11Je crains cependant encore une fois qu’à souscrire un peu vite à ces hypothèses nous ne faisions que conforter des évidences communes mais peut-être trompeuses. D’abord, la mobilisation « vers l’aval » du sens (connaissance des personnages, des situations, des trames diégétiques amorcées) cohabite avec le mouvement inverse, celui de l’intelligibilité rétrospective. Quiconque a déjà lu un roman policier sait à quel point le dernier chapitre, celui où s’énonce la solution, réinjecte (virtuellement) du sens dans un récit qui, jusque-là, multipliait les faux semblants, les allusions obscures, les circonstances non élucidées. Ensuite, je ne suis pas sûr que la thèse de l’asymétrie passe l’épreuve d’une vérification empirique : s’est-on jamais assuré qu’un chapitre quelconque de roman, le septième disons, n’est pas intelligible (et dans quelle mesure ? sur quels plans ?) si on n’a pas lu les six chapitres précédents ? L’expérience mériterait d’être un jour tentée… Que faire aussi du cas, embarrassant quand on y songe, des extraits de romans d’abord publiés isolément ? Claude Simon, on le sait, a souvent donné à des revues diverses belles pages que l’on a retrouvées, ensuite, dans ses romans — souvent sans la moindre marque typographique qui permettrait, à la lecture des seconds, de deviner l’extraction dont il ont fait, ailleurs, l’objet.
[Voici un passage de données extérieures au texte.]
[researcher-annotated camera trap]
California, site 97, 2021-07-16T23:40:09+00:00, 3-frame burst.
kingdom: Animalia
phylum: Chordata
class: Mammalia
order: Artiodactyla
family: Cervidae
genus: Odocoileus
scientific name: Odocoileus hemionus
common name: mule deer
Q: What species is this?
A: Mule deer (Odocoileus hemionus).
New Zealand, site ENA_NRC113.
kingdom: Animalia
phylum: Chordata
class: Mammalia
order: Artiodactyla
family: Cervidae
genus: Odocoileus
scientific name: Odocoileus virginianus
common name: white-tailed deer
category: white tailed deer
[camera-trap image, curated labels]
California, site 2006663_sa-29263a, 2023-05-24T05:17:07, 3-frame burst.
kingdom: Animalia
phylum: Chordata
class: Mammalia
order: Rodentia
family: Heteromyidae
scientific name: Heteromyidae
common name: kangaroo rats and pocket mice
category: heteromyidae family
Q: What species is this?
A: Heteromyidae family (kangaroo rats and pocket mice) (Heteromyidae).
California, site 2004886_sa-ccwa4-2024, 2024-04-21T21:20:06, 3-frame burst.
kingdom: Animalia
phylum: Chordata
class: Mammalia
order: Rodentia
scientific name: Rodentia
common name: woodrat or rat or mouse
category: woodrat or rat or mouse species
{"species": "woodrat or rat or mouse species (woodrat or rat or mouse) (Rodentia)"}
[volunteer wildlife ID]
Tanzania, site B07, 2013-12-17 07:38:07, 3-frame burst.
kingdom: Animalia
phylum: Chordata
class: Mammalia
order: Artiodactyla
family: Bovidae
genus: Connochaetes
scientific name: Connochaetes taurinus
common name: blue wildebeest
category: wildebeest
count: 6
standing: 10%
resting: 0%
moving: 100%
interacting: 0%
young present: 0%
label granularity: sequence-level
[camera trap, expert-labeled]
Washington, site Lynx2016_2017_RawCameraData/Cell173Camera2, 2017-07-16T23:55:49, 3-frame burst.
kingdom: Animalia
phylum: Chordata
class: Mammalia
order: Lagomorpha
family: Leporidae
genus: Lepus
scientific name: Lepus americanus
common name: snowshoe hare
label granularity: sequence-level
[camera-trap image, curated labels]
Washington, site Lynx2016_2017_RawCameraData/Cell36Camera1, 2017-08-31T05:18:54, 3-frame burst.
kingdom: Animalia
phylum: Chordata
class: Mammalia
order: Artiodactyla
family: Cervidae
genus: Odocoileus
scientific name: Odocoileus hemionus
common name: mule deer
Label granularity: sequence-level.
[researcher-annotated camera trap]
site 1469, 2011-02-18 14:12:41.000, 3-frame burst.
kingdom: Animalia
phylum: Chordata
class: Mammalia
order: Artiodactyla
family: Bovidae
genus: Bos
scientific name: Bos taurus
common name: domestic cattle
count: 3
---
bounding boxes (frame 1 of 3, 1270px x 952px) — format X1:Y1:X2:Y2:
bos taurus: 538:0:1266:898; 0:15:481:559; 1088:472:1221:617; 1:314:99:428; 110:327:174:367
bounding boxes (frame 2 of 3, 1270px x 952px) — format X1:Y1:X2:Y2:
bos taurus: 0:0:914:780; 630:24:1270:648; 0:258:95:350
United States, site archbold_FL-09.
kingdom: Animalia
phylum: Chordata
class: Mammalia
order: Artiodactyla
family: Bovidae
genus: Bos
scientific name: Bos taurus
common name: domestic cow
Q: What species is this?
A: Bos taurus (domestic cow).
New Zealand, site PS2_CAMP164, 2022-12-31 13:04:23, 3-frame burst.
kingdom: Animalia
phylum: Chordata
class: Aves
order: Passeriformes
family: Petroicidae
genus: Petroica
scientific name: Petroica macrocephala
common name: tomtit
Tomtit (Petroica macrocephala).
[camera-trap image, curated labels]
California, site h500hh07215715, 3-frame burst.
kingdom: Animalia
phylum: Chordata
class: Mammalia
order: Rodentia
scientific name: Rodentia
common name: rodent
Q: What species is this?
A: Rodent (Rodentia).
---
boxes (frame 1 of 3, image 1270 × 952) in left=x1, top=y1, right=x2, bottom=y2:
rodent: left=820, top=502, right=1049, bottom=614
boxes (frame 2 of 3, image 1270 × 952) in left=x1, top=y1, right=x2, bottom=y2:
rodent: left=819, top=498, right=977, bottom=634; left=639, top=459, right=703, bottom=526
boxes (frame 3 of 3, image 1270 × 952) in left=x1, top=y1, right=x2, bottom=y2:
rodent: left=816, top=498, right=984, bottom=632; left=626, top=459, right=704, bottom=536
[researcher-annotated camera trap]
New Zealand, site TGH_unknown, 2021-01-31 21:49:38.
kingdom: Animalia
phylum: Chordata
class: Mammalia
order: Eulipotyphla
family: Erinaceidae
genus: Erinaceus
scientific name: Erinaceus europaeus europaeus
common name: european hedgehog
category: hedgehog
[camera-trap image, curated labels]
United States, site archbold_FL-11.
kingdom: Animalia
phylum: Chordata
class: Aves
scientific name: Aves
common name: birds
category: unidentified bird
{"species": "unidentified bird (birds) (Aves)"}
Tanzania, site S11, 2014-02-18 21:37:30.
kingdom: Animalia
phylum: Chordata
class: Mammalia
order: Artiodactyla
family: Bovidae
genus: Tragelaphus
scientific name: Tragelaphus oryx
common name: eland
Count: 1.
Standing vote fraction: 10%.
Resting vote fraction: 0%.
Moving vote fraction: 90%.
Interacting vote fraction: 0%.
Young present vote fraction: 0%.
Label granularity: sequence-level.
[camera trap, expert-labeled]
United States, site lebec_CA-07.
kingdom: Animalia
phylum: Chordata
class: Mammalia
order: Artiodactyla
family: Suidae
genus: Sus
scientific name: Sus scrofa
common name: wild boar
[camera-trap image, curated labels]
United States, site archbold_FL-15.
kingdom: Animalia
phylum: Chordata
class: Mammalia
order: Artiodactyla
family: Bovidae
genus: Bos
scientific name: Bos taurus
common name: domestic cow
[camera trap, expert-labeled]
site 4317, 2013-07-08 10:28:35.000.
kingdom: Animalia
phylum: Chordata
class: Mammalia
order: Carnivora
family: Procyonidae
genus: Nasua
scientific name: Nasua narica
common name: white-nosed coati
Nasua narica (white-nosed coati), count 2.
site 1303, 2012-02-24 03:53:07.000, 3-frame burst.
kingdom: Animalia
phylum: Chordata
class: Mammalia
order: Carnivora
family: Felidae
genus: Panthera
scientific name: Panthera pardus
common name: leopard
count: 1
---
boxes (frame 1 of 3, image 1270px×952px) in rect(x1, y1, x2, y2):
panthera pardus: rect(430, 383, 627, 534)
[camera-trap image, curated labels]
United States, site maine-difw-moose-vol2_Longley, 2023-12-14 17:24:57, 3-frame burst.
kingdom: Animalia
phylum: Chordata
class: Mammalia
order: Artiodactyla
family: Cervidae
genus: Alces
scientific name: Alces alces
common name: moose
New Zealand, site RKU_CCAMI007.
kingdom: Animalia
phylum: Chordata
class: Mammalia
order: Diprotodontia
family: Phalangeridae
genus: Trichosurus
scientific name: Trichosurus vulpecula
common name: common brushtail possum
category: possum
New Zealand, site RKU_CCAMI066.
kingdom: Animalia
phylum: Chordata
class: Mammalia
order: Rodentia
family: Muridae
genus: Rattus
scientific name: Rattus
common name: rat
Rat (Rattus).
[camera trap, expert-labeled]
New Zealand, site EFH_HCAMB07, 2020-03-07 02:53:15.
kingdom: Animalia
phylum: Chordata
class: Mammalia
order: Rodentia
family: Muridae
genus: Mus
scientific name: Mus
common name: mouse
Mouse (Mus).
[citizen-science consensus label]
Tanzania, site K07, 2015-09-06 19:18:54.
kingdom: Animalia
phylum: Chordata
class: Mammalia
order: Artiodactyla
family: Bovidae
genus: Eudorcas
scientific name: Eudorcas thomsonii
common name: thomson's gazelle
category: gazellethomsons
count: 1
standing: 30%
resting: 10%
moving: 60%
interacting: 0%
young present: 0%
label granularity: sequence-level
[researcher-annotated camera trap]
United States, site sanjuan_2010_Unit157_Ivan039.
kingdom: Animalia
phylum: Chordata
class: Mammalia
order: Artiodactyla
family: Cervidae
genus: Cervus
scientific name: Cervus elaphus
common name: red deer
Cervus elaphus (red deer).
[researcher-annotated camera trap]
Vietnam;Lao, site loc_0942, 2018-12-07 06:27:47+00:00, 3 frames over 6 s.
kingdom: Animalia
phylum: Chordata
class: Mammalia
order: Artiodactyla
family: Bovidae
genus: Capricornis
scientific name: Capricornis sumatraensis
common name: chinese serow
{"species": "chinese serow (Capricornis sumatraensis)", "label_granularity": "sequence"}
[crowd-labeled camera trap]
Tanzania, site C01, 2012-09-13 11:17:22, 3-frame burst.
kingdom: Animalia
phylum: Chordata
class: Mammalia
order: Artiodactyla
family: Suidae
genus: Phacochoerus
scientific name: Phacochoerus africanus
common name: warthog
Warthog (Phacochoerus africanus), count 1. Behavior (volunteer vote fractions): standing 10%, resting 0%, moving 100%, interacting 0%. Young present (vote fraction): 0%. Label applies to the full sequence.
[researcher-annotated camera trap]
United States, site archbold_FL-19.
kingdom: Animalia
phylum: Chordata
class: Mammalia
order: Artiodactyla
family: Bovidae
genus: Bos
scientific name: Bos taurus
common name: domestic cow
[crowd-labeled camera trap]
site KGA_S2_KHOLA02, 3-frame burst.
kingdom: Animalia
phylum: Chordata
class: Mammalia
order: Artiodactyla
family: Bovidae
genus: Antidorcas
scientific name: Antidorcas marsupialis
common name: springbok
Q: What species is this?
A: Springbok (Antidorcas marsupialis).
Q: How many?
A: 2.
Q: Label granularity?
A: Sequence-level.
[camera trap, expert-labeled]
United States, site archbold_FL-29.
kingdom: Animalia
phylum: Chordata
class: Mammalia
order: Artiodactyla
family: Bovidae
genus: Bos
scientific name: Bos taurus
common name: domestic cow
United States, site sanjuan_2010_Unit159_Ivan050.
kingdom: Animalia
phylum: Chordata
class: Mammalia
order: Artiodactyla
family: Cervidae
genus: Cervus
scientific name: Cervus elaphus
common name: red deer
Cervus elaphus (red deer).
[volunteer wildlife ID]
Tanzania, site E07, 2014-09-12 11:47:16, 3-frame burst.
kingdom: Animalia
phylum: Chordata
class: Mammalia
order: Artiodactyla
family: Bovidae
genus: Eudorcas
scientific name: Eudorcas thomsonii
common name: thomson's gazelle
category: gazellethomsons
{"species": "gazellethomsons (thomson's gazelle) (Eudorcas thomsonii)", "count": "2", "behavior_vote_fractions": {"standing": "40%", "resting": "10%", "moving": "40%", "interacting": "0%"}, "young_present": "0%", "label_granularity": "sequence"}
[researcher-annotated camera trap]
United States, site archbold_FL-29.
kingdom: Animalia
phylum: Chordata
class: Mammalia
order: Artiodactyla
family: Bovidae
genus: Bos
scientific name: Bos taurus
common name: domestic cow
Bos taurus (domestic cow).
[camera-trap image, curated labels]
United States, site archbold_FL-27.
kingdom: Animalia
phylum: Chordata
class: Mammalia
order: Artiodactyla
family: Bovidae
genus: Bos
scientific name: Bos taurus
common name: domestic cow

Ces textes sontils autonomes lorsqu’ils sont en revue, perdent-ils leur autonomie lorsqu’ils se retrouvent dans un roman ?
La fragmentation
12Une autre confusion nous guette lorsque nous abordons le recueil : celle qui nous mènerait à assimiler autonomie et fragmentation, comme si l’une était le corollaire de l’autre. Un examen minimal des pratiques romanesques, là encore, engage à la prudence : il n’est pas rare que des romans opèrent selon une logique de la fragmentation sans que le lecteur ne soit pour autant enclin à tenir les fragments pour des pièces autonomes. De tels dispositifs ne doivent pas être rattachés automatiquement à la modernité romanesque, dont ils ne sont pas l’apanage. Le roman policier, surtout contemporain, s’emploie fréquemment à dérouter ses lecteurs, et à exacerber leur activité inférentielle, par la multiplication des lignes narratives ou diégétiques, juxtaposées selon une mosaïque où le ciment semble faire cruellement défaut — quand le texte ne s’ingénie pas à disposer des fausses pistes qui égareront les efforts de reconstruction d’une trame surplombante.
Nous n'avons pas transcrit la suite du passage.